Thanksgiving travel across the Great Lakes Snowbelts could face major disruptions, with the FOX Forecast Center predicting the season’s most intense lake-effect snow event so far. The winter weather is expected to begin Wednesday and continue into Thanksgiving Day and through Black Friday.
Whiteout conditions and life-threatening travel are expected over periods throughout the system. (RELATED: Six Dead Amid Leptospirosis Outbreak In Jamaica After Record-Setting Hurricane Melissa)

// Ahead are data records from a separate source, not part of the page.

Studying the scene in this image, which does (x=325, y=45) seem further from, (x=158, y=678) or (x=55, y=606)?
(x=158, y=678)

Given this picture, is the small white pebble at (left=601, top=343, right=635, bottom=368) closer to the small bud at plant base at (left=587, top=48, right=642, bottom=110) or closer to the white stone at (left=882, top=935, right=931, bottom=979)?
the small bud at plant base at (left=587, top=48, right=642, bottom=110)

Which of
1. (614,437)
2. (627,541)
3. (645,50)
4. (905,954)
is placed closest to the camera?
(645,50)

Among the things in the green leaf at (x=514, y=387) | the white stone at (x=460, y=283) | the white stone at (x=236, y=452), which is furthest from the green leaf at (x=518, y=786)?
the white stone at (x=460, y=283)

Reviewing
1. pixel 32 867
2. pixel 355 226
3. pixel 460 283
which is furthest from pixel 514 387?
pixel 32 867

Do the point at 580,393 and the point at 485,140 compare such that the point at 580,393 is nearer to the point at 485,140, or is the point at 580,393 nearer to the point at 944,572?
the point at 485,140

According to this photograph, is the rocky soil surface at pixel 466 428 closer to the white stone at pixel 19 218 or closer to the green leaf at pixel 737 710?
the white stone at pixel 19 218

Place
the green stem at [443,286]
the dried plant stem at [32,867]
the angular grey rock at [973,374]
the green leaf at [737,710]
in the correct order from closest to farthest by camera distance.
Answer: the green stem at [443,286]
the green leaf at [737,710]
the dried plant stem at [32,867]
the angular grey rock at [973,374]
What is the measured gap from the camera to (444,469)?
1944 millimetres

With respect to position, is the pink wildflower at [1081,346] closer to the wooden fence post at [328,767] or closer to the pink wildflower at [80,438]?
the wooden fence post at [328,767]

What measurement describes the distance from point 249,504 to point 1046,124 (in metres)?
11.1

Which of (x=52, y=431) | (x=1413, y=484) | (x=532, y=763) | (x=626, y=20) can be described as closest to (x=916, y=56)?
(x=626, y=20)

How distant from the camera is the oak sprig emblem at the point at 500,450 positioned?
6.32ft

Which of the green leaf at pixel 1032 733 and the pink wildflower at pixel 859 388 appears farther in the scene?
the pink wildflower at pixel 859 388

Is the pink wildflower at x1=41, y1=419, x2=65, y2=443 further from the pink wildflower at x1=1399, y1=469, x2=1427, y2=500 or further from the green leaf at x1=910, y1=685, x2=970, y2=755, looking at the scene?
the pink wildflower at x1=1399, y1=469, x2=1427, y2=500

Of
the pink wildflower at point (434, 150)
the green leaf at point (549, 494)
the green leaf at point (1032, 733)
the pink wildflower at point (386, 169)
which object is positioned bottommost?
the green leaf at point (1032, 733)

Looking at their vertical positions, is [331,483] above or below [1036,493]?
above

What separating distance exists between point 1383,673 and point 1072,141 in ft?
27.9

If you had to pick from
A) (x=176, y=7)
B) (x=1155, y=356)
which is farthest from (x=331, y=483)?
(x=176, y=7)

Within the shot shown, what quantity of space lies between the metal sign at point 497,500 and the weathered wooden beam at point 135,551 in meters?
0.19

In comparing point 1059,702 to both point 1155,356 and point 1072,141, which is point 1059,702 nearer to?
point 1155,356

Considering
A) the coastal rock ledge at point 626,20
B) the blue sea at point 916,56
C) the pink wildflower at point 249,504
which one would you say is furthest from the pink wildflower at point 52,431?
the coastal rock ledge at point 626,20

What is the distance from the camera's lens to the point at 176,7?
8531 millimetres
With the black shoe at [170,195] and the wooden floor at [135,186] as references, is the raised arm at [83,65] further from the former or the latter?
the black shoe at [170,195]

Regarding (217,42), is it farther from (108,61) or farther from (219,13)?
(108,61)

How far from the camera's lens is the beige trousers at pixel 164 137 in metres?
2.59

Multiple offices of the National Weather Service have issued Winter Storm Watches for areas downwind of Lakes Ontario and Erie starting late Wednesday into Friday evening. Meanwhile, computer forecast models are growing increasingly confident that Michigan’s Upper Peninsula will experience multi-foot snowfall totals by the time the event ends.
The lake-effect snow event will come after an earlier fast-moving system moving out of the Northern Plains that’s expected to deliver mainly rain across the Great Lakes region. Snow will be limited mainly to Minnesota and the Dakotas, with a possible wintry mix developing by Wednesday, which will follow the Northern Plains system that delivers an original round of snow.
Two storm systems will bring rain and snow through Thanksgiving Eve across the Midwest, Great Lakes, and Northeast. Meteorologist @StephanieAbrams breaks down the forecast: pic.twitter.com/kUpdoCoLF0
— The Weather Channel (@weatherchannel) November 24, 2025
Lake-effect snow will be in full force by Thanksgiving Day throughout Michigan’s Upper Peninsula, with some bands potentially being long-lasting and intense. Marquette could get around two feet of snow into Friday, though exact totals will hinge heavily on subtle shifts in wind direction.
The FOX Forecast Center notes greater uncertainty in the forecast for areas near Lakes Ontario and Erie.
A number of Snowbelt communities in Pennsylvania, Ohio and western New York could pick up a foot or more of snow by the end of Black Friday.